Excerpts from a spatial dataset
--- start ---
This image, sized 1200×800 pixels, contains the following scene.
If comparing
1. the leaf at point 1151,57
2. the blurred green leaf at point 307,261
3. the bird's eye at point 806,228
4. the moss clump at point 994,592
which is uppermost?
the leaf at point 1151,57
--- end ---
▶ _REQUIREMENT_
Retype the material verbatim, preserving every line, number, and coordinate without alteration.

▶ _OUTPUT_
This image, sized 1200×800 pixels, contains the following scene.
If comparing
1. the leaf at point 1151,57
2. the blurred green leaf at point 307,261
3. the bird's eye at point 806,228
4. the moss clump at point 994,592
which is uppermost?
the leaf at point 1151,57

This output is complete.